The device for packing flat articles according to the present invention makes it possible to automate the operations of assembling the electrodes with the separating material, for example in nickel-cadmium storage batteries of a high power capacity consisting of thin, low-strength electrodes, because the guide for the electrode is made in the form of a slot A with a fixed stop 13 and is connected with the grip 7 by an adjustable kinematic linkage, thereby ensuring accurate fixing of the electrode 14 throughout the cycle of covering it with the material and its transfer jointly with said material by the grip 7, the degree of material tensioning being adjustable. This design of the material feeding and packing mechanism eliminates the possibility of electrode distortion and wrinkling of the separating material and allows the packing operation to be performed at high operating speeds of the working elements which increases the output of the device and ensures a high quality of electrode packing.

Claims

1. A device for packing flat articles, such as battery electrodes in a separating material comprising: a bed; a grip device including jaw means mounted on said bed for holding and moving an article to be packed jointly with said material; a material feeding mechanism, installed on said bed in line with said grip device, comprising a carriage and a pair of supply reels of material for said material feeding mechanism; means linking said carriage of said material feeding mechanism kinematically with said grip device for reciprocation jointly with said grip device; a guide for the material installed on said carriage; said guide having a slot open on at least the side facing said grip device for accommodating said article to be packed, a fixed stop limiting said slot at the side opposite to the grip device; driving means for providing said reciprocating motion to said grip device and to said carriage so that said grip device and said guide are adapted to be in joint reciprocating motion but not synchronous movement, and that accurate setting of the positions of said carriage and said grip device is ensured for the packing of said articles with a predetermined spacing between successive articles; and means for severing and sealing said material about at least two sides of said article.

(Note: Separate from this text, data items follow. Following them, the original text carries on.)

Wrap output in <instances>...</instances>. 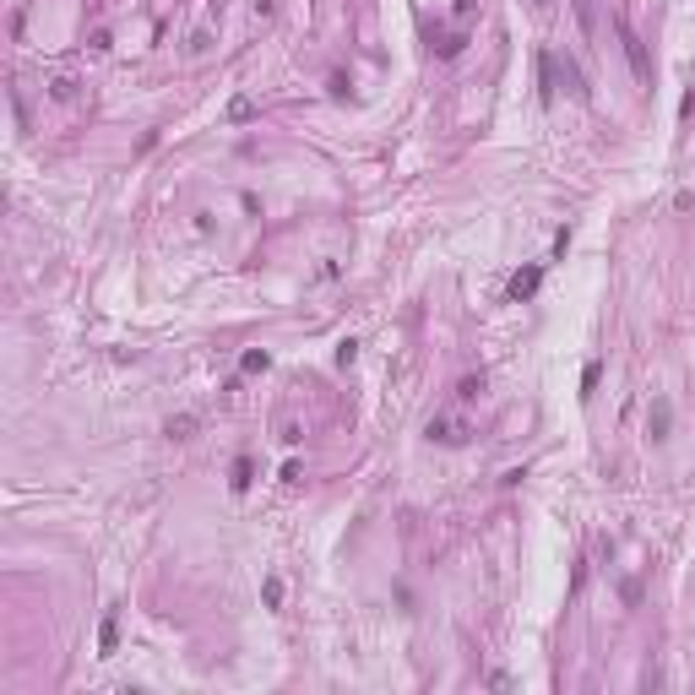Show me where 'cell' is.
<instances>
[{
	"instance_id": "5b68a950",
	"label": "cell",
	"mask_w": 695,
	"mask_h": 695,
	"mask_svg": "<svg viewBox=\"0 0 695 695\" xmlns=\"http://www.w3.org/2000/svg\"><path fill=\"white\" fill-rule=\"evenodd\" d=\"M456 397H462V402H478V397H484V375H462V380H456Z\"/></svg>"
},
{
	"instance_id": "30bf717a",
	"label": "cell",
	"mask_w": 695,
	"mask_h": 695,
	"mask_svg": "<svg viewBox=\"0 0 695 695\" xmlns=\"http://www.w3.org/2000/svg\"><path fill=\"white\" fill-rule=\"evenodd\" d=\"M250 456H239V462H234V478H228V484H234V489H250Z\"/></svg>"
},
{
	"instance_id": "9a60e30c",
	"label": "cell",
	"mask_w": 695,
	"mask_h": 695,
	"mask_svg": "<svg viewBox=\"0 0 695 695\" xmlns=\"http://www.w3.org/2000/svg\"><path fill=\"white\" fill-rule=\"evenodd\" d=\"M87 49H93V55H109V27H93V39H87Z\"/></svg>"
},
{
	"instance_id": "7a4b0ae2",
	"label": "cell",
	"mask_w": 695,
	"mask_h": 695,
	"mask_svg": "<svg viewBox=\"0 0 695 695\" xmlns=\"http://www.w3.org/2000/svg\"><path fill=\"white\" fill-rule=\"evenodd\" d=\"M424 435H430L435 446H462V440H468L472 430H468V418H456V413H435Z\"/></svg>"
},
{
	"instance_id": "9c48e42d",
	"label": "cell",
	"mask_w": 695,
	"mask_h": 695,
	"mask_svg": "<svg viewBox=\"0 0 695 695\" xmlns=\"http://www.w3.org/2000/svg\"><path fill=\"white\" fill-rule=\"evenodd\" d=\"M114 641H120V625H114V614H109L103 630H98V647H103V652H114Z\"/></svg>"
},
{
	"instance_id": "7c38bea8",
	"label": "cell",
	"mask_w": 695,
	"mask_h": 695,
	"mask_svg": "<svg viewBox=\"0 0 695 695\" xmlns=\"http://www.w3.org/2000/svg\"><path fill=\"white\" fill-rule=\"evenodd\" d=\"M353 359H359V343H353V337H343V343H337V364H353Z\"/></svg>"
},
{
	"instance_id": "4fadbf2b",
	"label": "cell",
	"mask_w": 695,
	"mask_h": 695,
	"mask_svg": "<svg viewBox=\"0 0 695 695\" xmlns=\"http://www.w3.org/2000/svg\"><path fill=\"white\" fill-rule=\"evenodd\" d=\"M261 597H266V603H272V609H277V603H283V581H277V576H266V587H261Z\"/></svg>"
},
{
	"instance_id": "6da1fadb",
	"label": "cell",
	"mask_w": 695,
	"mask_h": 695,
	"mask_svg": "<svg viewBox=\"0 0 695 695\" xmlns=\"http://www.w3.org/2000/svg\"><path fill=\"white\" fill-rule=\"evenodd\" d=\"M619 44H625V60H630L635 82H652V60H647V44H641V33H635L630 22H619Z\"/></svg>"
},
{
	"instance_id": "e0dca14e",
	"label": "cell",
	"mask_w": 695,
	"mask_h": 695,
	"mask_svg": "<svg viewBox=\"0 0 695 695\" xmlns=\"http://www.w3.org/2000/svg\"><path fill=\"white\" fill-rule=\"evenodd\" d=\"M532 6H543V0H532Z\"/></svg>"
},
{
	"instance_id": "ba28073f",
	"label": "cell",
	"mask_w": 695,
	"mask_h": 695,
	"mask_svg": "<svg viewBox=\"0 0 695 695\" xmlns=\"http://www.w3.org/2000/svg\"><path fill=\"white\" fill-rule=\"evenodd\" d=\"M647 430H652V440H663V435H668V402H657V408H652Z\"/></svg>"
},
{
	"instance_id": "8992f818",
	"label": "cell",
	"mask_w": 695,
	"mask_h": 695,
	"mask_svg": "<svg viewBox=\"0 0 695 695\" xmlns=\"http://www.w3.org/2000/svg\"><path fill=\"white\" fill-rule=\"evenodd\" d=\"M49 98L71 103V98H77V77H49Z\"/></svg>"
},
{
	"instance_id": "8fae6325",
	"label": "cell",
	"mask_w": 695,
	"mask_h": 695,
	"mask_svg": "<svg viewBox=\"0 0 695 695\" xmlns=\"http://www.w3.org/2000/svg\"><path fill=\"white\" fill-rule=\"evenodd\" d=\"M190 430H196V418H190V413H180V418H168V435H174V440H185Z\"/></svg>"
},
{
	"instance_id": "3957f363",
	"label": "cell",
	"mask_w": 695,
	"mask_h": 695,
	"mask_svg": "<svg viewBox=\"0 0 695 695\" xmlns=\"http://www.w3.org/2000/svg\"><path fill=\"white\" fill-rule=\"evenodd\" d=\"M538 283H543V272H538V266H522V272L511 277V299H516V305H522V299H532V293H538Z\"/></svg>"
},
{
	"instance_id": "52a82bcc",
	"label": "cell",
	"mask_w": 695,
	"mask_h": 695,
	"mask_svg": "<svg viewBox=\"0 0 695 695\" xmlns=\"http://www.w3.org/2000/svg\"><path fill=\"white\" fill-rule=\"evenodd\" d=\"M266 364H272V353H266V348H250L245 359H239V369H245V375H261Z\"/></svg>"
},
{
	"instance_id": "5bb4252c",
	"label": "cell",
	"mask_w": 695,
	"mask_h": 695,
	"mask_svg": "<svg viewBox=\"0 0 695 695\" xmlns=\"http://www.w3.org/2000/svg\"><path fill=\"white\" fill-rule=\"evenodd\" d=\"M250 114H256V103H250V98H234V103H228V120H250Z\"/></svg>"
},
{
	"instance_id": "277c9868",
	"label": "cell",
	"mask_w": 695,
	"mask_h": 695,
	"mask_svg": "<svg viewBox=\"0 0 695 695\" xmlns=\"http://www.w3.org/2000/svg\"><path fill=\"white\" fill-rule=\"evenodd\" d=\"M462 33H435V55H440V60H456V55H462Z\"/></svg>"
},
{
	"instance_id": "2e32d148",
	"label": "cell",
	"mask_w": 695,
	"mask_h": 695,
	"mask_svg": "<svg viewBox=\"0 0 695 695\" xmlns=\"http://www.w3.org/2000/svg\"><path fill=\"white\" fill-rule=\"evenodd\" d=\"M472 11H478V0H456V17H462V22H468Z\"/></svg>"
}]
</instances>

2. The device according to claim 1, wherein said means for severing and sealing comprising a pair of reciprocating clamps and a heated wire blade which is vertically moved between said clamps for severing and sealing a transverse edge seam of said material when packing an article.

3. The device according to claim 2, including a sealing unit adapted to seal a longitudinal side edge seam of said material.

4. The device according to claim 3, including another sealing unit for sealing an article along the other longitudinal side edge seam, thereby completely wrapping said article about its four sides.

5. The device according to claim 1, wherein said pair of supply reels are mounted on said carriage of said material feeding mechanism.